### Quoted passage
• • • • •
For this to happen, nanoscience and engineering concepts will need to be integrated into existing undergraduate curricula. Topics such as solid state physics, chemical thermodynamics, surface forces at the atomic and molecular scale, nanofluidics, and motion and behavior of nanoscale structures—most of which receive little if any attention in the traditional undergraduate ME curriculum—will need to be integrated into core courses such as thermodynamics, heat transfer, fluids, statics and dynamics, and manufacturing.

Textbooks need to be written or revised to incorporate this type of material with the core mechanical engineering subjects. Requiring professors of mechanical engineering to take graduate-level refresher courses on these topics is not inconceivable.

Taken together, these changes will represent a new paradigm for the education of mechanical engineers, one that, if done right, will increase disciplinary depth. At the same time, at both the undergraduate and graduate levels, students should be exposed to courses that bring in concepts from multiple disciplines, and faculty and programs must find ways to reduce the barriers to interdisciplinary dialog.

What's more, there should be a strong ethical component to this new teaching paradigm. Like any other technology, nanotechnology can have many unintended consequences that are harmful to our society and to the environment. It can also be used in counterproductive ways that could pose risks to the society.

There are many questions that we engineers must openly discuss: How could nanostructures or manufacturing of nanostructures be harmful to human health? Are there any environmental effects? Could nanotechnology reveal information that infringes on privacy? If improved health diagnostics and therapeutics facilitated by nanotechnology increase lifespan, what effect would the result have on demographics and productivity? Would this technology be accessible to the whole population, or be available to only a certain segment of our society?

It is incumbent upon us engineers to pay close attention to these societal and ethical issues related to nanotechnology. We also need to educate ourselves, the public, and the media about what is realistic and what is not, and in what time frame we could expect nanotechnology to affect our lives. It is our responsibility to do so.
• • • • •
### Data entries
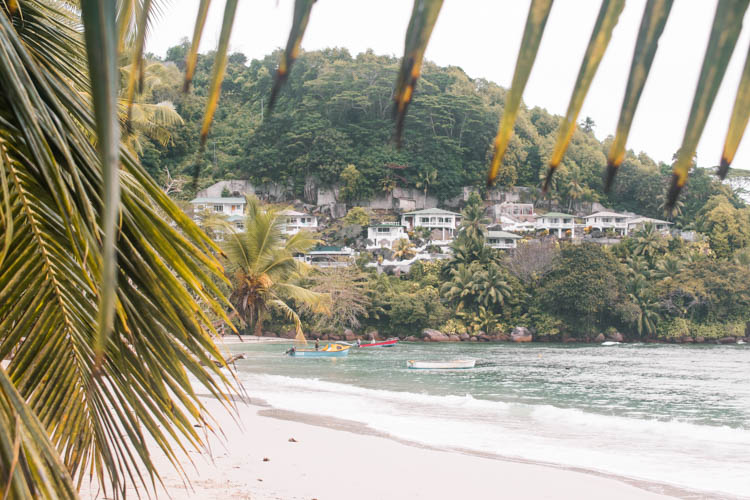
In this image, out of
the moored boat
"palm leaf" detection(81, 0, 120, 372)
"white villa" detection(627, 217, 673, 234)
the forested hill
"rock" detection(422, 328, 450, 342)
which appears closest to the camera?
"palm leaf" detection(81, 0, 120, 372)

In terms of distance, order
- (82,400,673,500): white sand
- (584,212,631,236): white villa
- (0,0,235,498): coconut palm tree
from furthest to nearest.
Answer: (584,212,631,236): white villa → (82,400,673,500): white sand → (0,0,235,498): coconut palm tree

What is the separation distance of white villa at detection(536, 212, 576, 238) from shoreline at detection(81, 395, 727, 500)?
45.6 metres

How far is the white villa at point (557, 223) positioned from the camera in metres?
52.6

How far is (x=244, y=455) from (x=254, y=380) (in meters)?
11.1

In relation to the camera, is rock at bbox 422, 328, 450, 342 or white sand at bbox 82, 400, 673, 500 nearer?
white sand at bbox 82, 400, 673, 500

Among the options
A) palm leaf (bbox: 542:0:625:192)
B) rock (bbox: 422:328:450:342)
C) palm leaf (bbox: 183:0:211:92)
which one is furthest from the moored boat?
palm leaf (bbox: 542:0:625:192)

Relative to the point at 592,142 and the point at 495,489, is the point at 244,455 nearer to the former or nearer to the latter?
the point at 495,489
• • • • •
### Prompt 1
Which core courses does the passage on nanotechnology in mechanical engineering education name as places to integrate nanoscale topics? List them.
### Prompt 2
Carry on the passage about nanotechnology in mechanical engineering education from its final sentence.

### Answer box 1
Thermodynamics; heat transfer; fluids; statics and dynamics; manufacturing

### Answer box 2
Last year's workshop confirmed the emerging consensus within the mechanical engineering community that nanotechnology will have a profound impact on society and on industry, and that MEs can play a crucial role. Some major recommendations include:

• Sustained support from the National Science Foundation and other funding agencies to maintain long-term, fundamental research in nanoscale science and engineering;

• A focus on research in nanoscale science and engineering that addresses the grand challenges that affect society and humanity;

• Development of education programs that incorporate the essence of nanoscale science and engineering into undergraduate and graduate mechanical engineering curricula;

• Collaboration across disciplines by both NSF and university departments to expose graduate and undergraduate students to interdisciplinary research; and

• Research that seeks integration across scales to exploit nanoscale effects at the micro- and macroscales.

We live at an exciting juncture in history, one where mechanical engineers can take the lead. What we need, though, is the foresight and initiative to embrace important aspects found in heretofore separate disciplines. If we can do that, the future of this technology—indeed, the future itself—will belong to us.


Steven L. Girshick is professor and director of graduate studies in mechanical engineering at the University of Minnesota in Minneapolis, and co-chair of the Nanomanufacturing Committee of the ASME Nanotechnology Institute. Arun Majumdar is the Almy and Agnes Maynard Professor of Mechanical Engineering at the University of California, Berkeley, and a member of the scientific staff of the Materials Science Division at Lawrence Berkeley National Laboratory. He chairs the Advisory Board of the ASME Nanotechnology Institute and is a member of the Nanotechnology Technical Advisory Group to the President's Council of Advisors on Science and Technology.